* **Records from a collection**

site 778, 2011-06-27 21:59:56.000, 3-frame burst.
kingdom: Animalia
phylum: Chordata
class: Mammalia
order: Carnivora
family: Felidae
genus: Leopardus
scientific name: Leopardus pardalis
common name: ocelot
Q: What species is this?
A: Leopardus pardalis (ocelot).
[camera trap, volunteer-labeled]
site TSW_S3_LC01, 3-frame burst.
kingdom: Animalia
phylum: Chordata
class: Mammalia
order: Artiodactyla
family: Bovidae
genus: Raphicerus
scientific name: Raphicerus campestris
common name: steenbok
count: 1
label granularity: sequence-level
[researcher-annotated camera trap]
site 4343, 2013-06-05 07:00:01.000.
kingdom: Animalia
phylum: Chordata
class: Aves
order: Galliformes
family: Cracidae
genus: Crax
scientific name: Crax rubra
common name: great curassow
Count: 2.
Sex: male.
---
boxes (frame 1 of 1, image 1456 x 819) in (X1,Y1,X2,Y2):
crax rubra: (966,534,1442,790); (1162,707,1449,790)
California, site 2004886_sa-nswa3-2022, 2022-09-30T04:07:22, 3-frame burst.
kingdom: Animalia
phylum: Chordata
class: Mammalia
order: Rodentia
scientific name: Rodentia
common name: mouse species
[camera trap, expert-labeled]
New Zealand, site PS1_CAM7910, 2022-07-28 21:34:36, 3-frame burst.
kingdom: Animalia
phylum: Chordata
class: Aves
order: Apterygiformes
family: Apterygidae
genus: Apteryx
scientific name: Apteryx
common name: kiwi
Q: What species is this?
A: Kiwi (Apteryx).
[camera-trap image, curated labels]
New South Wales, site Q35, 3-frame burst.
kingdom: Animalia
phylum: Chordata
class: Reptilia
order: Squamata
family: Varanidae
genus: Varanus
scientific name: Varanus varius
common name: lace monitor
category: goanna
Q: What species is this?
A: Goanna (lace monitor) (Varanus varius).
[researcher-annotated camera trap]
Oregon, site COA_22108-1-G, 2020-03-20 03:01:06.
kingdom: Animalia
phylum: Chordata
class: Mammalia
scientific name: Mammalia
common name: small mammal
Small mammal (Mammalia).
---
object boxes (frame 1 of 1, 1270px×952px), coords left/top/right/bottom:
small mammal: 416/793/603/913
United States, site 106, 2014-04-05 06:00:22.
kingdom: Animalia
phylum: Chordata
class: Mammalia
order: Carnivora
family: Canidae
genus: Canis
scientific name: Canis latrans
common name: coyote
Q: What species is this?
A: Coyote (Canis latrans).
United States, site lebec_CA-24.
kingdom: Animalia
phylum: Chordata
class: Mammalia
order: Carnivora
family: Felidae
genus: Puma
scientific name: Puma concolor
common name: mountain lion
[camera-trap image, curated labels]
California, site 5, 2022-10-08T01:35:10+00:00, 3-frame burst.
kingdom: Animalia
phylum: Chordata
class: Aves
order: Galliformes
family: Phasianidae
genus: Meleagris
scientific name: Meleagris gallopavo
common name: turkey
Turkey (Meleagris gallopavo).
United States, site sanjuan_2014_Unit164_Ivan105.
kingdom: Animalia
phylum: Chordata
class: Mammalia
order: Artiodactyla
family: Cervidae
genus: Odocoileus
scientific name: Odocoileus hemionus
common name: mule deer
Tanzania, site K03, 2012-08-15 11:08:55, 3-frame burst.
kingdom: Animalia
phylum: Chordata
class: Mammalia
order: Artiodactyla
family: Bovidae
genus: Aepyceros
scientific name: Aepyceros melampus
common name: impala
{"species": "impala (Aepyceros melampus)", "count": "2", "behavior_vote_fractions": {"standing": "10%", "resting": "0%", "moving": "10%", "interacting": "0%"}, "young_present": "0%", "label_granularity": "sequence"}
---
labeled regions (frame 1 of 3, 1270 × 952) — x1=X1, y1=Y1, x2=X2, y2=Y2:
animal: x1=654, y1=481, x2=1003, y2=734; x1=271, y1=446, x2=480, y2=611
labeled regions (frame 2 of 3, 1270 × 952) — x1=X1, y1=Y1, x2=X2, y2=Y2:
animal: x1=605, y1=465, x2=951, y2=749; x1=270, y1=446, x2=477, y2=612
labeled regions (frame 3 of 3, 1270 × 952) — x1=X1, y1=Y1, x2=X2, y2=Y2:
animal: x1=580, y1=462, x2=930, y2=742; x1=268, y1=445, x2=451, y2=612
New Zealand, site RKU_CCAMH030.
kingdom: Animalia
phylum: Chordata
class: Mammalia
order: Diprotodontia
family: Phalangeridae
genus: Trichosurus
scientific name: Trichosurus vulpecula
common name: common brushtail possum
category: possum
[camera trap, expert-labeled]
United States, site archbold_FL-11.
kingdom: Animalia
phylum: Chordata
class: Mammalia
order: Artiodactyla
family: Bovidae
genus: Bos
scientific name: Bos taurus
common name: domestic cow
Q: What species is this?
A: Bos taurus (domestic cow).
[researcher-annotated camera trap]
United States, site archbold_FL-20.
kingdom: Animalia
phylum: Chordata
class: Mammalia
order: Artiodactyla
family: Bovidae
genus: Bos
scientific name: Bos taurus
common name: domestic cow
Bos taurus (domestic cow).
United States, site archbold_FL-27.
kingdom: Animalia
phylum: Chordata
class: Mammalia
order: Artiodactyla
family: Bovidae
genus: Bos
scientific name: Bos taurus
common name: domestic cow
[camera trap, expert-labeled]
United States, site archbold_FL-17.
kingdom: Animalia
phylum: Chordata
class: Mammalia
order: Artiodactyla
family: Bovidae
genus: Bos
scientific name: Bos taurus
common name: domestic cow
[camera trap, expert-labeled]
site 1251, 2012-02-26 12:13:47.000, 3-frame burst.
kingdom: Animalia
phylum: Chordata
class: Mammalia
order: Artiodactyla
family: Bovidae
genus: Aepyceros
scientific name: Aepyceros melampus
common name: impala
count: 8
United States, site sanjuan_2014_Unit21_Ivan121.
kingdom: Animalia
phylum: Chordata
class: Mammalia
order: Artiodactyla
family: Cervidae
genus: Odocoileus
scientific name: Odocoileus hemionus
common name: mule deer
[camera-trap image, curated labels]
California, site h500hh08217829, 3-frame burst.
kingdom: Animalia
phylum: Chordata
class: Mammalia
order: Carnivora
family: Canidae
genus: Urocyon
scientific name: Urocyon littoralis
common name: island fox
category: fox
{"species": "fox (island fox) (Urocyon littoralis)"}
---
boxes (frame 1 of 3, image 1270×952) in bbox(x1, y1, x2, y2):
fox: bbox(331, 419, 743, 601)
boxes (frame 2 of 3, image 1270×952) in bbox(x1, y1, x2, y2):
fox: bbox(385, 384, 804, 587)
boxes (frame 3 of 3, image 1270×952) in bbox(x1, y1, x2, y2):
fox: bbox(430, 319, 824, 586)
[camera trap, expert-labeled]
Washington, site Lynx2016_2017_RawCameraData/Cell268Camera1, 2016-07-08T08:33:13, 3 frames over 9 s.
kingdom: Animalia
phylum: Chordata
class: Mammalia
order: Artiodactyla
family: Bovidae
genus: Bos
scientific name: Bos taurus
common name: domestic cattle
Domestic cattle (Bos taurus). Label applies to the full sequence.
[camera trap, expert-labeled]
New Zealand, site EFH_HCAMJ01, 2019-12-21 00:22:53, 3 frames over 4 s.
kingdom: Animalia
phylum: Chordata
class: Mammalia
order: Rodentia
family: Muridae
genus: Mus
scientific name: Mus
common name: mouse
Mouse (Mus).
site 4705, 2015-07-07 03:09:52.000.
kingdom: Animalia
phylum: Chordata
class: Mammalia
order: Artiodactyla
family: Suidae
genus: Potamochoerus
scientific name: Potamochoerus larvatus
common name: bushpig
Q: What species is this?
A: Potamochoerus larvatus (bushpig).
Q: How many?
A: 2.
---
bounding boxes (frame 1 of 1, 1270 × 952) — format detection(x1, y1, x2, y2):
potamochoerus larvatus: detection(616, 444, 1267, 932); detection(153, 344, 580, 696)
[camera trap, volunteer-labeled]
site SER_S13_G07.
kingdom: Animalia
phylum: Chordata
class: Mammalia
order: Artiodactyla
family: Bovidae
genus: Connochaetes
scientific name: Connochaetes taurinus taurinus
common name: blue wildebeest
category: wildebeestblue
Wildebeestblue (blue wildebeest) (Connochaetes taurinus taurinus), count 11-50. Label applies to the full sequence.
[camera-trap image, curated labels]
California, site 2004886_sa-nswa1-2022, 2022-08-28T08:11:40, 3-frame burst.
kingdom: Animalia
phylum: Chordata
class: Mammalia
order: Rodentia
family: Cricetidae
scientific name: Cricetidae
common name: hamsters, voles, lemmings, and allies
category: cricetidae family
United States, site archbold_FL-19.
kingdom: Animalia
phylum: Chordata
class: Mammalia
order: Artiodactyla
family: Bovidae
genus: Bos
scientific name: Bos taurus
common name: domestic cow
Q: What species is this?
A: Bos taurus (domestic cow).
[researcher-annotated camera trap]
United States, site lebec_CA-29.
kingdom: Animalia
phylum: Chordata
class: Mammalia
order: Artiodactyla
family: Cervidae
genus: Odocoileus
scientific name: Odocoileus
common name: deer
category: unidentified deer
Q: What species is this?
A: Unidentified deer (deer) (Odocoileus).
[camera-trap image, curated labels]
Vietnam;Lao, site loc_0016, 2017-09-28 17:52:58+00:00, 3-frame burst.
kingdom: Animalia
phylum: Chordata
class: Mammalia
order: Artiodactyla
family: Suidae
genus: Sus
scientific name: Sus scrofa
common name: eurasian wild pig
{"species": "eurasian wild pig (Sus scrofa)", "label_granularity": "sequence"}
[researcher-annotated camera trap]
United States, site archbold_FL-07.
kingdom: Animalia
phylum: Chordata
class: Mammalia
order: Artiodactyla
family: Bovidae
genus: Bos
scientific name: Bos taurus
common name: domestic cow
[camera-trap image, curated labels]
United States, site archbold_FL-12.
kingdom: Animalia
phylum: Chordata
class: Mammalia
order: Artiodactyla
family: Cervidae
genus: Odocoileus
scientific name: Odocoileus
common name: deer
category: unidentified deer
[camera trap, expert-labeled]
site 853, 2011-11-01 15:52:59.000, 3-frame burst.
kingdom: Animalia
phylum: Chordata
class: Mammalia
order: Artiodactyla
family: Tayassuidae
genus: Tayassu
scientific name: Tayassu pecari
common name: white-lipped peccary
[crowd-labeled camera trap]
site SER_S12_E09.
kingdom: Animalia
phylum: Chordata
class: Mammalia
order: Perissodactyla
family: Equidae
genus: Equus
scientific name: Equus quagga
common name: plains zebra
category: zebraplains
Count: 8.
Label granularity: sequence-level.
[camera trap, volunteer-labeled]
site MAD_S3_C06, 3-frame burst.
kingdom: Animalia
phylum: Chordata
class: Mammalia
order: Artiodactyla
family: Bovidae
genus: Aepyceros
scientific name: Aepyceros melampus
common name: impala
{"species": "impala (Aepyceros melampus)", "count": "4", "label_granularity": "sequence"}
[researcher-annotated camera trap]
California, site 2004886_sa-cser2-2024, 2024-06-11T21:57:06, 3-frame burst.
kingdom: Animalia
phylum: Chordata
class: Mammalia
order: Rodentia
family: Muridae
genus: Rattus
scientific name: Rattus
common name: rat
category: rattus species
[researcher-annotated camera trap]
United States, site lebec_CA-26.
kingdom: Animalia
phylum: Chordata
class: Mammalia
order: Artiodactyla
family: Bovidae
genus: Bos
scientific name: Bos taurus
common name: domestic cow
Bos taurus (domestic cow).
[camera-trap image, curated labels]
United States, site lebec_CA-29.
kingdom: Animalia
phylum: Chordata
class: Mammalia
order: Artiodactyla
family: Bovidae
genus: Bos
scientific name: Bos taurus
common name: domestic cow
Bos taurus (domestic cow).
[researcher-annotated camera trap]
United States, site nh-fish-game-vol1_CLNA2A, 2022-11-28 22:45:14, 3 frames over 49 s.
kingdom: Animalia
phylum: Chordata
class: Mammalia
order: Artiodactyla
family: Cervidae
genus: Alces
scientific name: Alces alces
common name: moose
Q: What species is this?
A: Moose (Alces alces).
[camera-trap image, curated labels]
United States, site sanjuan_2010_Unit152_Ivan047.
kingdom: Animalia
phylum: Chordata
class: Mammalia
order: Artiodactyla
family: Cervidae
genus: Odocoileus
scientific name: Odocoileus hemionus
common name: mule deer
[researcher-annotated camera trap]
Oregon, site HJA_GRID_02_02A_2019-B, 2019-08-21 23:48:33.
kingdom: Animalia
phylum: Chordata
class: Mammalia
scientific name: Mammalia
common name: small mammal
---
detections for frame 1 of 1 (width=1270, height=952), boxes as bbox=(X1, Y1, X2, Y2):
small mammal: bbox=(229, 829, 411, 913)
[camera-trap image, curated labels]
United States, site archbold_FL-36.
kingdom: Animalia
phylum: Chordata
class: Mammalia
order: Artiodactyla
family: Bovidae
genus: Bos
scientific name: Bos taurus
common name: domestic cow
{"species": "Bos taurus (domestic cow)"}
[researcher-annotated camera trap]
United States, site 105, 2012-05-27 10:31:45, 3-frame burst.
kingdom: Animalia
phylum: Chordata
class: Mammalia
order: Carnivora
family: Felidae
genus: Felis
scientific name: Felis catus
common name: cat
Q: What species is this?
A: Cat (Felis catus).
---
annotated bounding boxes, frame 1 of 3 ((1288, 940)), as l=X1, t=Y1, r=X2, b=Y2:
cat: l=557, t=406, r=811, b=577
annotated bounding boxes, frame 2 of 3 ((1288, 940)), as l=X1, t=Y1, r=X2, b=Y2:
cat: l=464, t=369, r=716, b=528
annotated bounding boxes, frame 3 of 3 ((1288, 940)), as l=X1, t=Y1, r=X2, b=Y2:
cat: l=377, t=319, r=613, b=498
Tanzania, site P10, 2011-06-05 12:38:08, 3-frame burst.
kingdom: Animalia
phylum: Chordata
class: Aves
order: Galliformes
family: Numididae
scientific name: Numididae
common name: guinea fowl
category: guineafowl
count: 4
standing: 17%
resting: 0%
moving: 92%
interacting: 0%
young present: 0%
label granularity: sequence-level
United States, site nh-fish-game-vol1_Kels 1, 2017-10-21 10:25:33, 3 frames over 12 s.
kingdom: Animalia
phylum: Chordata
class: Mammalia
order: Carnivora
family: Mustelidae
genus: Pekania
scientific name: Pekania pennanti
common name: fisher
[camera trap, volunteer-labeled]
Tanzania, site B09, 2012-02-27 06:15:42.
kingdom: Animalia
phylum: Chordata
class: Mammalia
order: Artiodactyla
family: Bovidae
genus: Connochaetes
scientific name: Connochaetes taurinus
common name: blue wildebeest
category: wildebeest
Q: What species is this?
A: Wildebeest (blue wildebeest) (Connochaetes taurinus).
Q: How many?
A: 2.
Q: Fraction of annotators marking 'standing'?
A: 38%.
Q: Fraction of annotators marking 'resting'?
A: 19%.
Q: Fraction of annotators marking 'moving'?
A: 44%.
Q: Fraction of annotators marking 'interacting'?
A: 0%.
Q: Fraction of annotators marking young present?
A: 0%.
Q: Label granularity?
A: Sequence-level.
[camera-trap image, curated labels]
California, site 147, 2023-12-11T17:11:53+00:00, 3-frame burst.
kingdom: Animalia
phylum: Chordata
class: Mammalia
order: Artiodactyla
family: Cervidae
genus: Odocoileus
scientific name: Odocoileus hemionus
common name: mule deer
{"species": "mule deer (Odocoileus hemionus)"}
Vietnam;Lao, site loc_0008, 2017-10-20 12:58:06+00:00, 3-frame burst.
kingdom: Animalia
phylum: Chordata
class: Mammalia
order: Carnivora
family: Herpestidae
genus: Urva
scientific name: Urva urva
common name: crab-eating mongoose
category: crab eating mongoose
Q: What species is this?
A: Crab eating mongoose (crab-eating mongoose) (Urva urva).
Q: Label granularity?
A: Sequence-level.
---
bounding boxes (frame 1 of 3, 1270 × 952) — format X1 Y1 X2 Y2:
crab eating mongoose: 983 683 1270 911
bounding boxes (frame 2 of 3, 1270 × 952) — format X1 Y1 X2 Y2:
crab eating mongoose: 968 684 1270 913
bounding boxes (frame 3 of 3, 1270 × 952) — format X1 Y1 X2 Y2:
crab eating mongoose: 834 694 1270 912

* **Work instructions**
Check each line of the entries above for the string "frames", and return those that contain it.

* **Exercise output**
Washington, site Lynx2016_2017_RawCameraData/Cell268Camera1, 2016-07-08T08:33:13, 3 frames over 9 s.
New Zealand, site EFH_HCAMJ01, 2019-12-21 00:22:53, 3 frames over 4 s.
United States, site nh-fish-game-vol1_CLNA2A, 2022-11-28 22:45:14, 3 frames over 49 s.
United States, site nh-fish-game-vol1_Kels 1, 2017-10-21 10:25:33, 3 frames over 12 s.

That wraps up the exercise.